* Requests:
(a) Transcribe the text below on the early network diagram, from "If you are to" up to and including "to the Internet.".
(b) Write the next part of the essay below about the ARPANET diagram and the dress, starting after its final sentence.

* Document text:
= = = =

3   Collapsing Time, Converging Histories

If you are to read a book called Inventing the Internet by Janet Abbate, make careful note of the sincerely uninteresting diagram labeled (Fig. 1.1) that appears early in the first chapter. It is: “Paul Baran's design featuring highly connected switching nodes. Source: Baran 1964a. Volume VIII”, the initial diagram for the military ARPANET network, predecessor to the Internet.

Depicted in the diagram are rows of people seated in what looks to be an amusement park ride marked M, with another group of people sticking out the side. “Switching nodes”, “Inter-switching nodes”, “Remote subscribers”, and “Non-secure terminal areas” form an order of lines, strokes, dashes, dots.

Symbols of Packet Switching

Flick forward to page 33 and the picture you find is a photograph of a lady who is introducing us to the first computer terminal that could access a network, the Mark I. Her dress and the diagram form a remarkable comparison. The lines and nodes representing the military network and its users are mirrored in the lines and nodes of petals and stamen as they connect in a floral pattern of a computer network, across her. The diagram has somehow resurfaced in a contemporised pattern of the lady's dress.

= = = =

* Material:
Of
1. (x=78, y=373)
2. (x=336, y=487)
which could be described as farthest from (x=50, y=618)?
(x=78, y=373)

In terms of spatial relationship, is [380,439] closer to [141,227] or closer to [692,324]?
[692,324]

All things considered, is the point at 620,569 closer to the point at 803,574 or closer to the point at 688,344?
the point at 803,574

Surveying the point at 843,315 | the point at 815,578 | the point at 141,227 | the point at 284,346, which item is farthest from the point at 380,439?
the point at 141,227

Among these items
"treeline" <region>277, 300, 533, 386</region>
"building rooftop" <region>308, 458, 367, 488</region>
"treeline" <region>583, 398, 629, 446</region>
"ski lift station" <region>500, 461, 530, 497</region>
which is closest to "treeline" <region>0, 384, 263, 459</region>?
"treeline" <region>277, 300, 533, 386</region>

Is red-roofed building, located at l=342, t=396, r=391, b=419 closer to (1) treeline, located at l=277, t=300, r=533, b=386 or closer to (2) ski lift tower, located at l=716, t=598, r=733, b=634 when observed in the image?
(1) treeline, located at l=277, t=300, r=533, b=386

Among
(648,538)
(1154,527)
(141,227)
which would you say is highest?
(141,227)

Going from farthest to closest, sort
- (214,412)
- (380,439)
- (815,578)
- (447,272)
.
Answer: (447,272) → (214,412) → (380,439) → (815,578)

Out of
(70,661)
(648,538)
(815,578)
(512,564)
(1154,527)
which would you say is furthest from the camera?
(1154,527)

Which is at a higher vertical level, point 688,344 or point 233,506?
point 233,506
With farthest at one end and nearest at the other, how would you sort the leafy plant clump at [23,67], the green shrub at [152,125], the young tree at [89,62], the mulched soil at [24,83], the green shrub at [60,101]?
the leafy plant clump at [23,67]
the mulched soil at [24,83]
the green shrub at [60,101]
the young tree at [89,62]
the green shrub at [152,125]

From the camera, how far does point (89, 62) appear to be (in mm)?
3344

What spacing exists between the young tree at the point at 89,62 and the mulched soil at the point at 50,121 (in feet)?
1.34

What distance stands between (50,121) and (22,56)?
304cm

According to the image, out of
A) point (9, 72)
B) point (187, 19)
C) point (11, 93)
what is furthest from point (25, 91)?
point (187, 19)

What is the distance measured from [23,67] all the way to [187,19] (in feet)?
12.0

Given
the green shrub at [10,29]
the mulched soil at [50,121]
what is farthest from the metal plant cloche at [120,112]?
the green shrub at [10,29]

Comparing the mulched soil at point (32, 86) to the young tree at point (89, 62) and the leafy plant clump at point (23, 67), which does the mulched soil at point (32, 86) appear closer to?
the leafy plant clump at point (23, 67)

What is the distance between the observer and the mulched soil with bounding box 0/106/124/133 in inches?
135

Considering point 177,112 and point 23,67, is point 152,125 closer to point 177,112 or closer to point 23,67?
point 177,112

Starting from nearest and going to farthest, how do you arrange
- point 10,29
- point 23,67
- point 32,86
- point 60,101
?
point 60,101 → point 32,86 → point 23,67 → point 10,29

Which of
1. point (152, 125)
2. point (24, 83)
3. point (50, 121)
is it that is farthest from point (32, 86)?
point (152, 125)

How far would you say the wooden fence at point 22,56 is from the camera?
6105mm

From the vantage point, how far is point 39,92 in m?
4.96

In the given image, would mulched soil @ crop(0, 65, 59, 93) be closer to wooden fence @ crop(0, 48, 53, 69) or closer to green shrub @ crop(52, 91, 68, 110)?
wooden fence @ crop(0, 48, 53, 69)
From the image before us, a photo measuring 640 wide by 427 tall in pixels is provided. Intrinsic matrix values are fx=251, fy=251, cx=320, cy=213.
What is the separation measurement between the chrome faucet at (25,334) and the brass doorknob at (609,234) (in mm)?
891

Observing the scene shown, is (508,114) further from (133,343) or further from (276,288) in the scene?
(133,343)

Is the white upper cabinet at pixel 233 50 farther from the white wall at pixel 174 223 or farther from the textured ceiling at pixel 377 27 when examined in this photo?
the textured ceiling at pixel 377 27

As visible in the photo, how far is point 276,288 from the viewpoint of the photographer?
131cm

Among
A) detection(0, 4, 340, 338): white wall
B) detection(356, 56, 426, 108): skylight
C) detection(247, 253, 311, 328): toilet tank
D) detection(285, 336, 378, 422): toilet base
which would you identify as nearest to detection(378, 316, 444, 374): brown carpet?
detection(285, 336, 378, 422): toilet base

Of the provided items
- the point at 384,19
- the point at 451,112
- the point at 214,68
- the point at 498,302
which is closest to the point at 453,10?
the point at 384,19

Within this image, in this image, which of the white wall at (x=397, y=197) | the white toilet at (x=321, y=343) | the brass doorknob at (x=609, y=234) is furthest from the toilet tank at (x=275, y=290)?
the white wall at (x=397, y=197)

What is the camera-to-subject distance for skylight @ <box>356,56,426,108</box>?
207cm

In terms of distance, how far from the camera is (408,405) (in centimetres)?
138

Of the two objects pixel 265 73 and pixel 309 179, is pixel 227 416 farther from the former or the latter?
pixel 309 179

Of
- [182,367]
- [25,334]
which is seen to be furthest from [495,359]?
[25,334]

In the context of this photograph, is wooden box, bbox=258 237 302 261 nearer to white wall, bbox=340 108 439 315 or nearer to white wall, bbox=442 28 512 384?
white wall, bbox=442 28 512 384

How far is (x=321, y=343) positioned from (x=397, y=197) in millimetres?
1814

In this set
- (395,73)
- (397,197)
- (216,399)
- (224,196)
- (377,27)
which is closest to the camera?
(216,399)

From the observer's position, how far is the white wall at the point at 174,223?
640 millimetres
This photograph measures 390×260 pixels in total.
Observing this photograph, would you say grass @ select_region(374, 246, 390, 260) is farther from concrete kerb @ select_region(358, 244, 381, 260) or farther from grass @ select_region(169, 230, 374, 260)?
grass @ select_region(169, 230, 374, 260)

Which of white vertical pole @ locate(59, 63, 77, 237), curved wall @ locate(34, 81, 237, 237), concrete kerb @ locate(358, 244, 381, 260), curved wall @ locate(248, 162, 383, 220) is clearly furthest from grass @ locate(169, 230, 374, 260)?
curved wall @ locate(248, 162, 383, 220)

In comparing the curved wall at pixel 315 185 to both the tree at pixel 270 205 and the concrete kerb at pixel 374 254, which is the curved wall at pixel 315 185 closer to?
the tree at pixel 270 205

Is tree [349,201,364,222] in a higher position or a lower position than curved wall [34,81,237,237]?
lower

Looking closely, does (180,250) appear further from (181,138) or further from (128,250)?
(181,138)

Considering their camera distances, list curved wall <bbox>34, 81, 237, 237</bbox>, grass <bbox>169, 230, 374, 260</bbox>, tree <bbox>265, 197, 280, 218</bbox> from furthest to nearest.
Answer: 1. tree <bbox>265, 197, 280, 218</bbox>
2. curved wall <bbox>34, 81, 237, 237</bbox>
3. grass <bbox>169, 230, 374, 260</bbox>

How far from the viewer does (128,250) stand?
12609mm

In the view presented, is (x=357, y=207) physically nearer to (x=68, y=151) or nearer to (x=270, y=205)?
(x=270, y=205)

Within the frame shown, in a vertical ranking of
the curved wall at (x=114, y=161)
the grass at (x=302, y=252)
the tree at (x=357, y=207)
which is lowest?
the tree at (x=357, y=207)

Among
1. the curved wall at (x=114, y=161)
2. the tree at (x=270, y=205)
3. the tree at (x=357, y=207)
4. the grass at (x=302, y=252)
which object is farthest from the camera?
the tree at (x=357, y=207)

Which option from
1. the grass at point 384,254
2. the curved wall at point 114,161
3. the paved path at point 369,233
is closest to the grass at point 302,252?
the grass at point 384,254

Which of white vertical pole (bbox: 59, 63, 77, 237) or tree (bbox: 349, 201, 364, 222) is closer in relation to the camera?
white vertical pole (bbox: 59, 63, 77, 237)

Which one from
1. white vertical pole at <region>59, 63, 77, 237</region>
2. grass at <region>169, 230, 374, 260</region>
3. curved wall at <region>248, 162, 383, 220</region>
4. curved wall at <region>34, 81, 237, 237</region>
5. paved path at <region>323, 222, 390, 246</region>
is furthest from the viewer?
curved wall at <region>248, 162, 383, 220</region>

= = = =

* Results of the tasks:
(a)
If you are to read a book called Inventing the Internet by Janet Abbate, make careful note of the sincerely uninteresting diagram labeled (Fig. 1.1) that appears early in the first chapter. It is: “Paul Baran's design featuring highly connected switching nodes. Source: Baran 1964a. Volume VIII”, the initial diagram for the military ARPANET network, predecessor to the Internet.

(b)
A Mark I TerminalIn Negative

We have lived around such floral patterns. In wallpapers, seat covers, architectural decoration; a Prophetic diagram that has lain benign and waiting for years.

Encounter at the same time as this a beautiful book that explores the structures of the living and inanimate worlds, and read these at the same time. Philip Ball's The Self-Made Tapestry knits patterns together.

Of a zebra's stripes, bubbles in foam, silt in hot water and honeycombs, spinning out that if two patterns are found to be similar, a shared force is at work. Hidden forces in composition.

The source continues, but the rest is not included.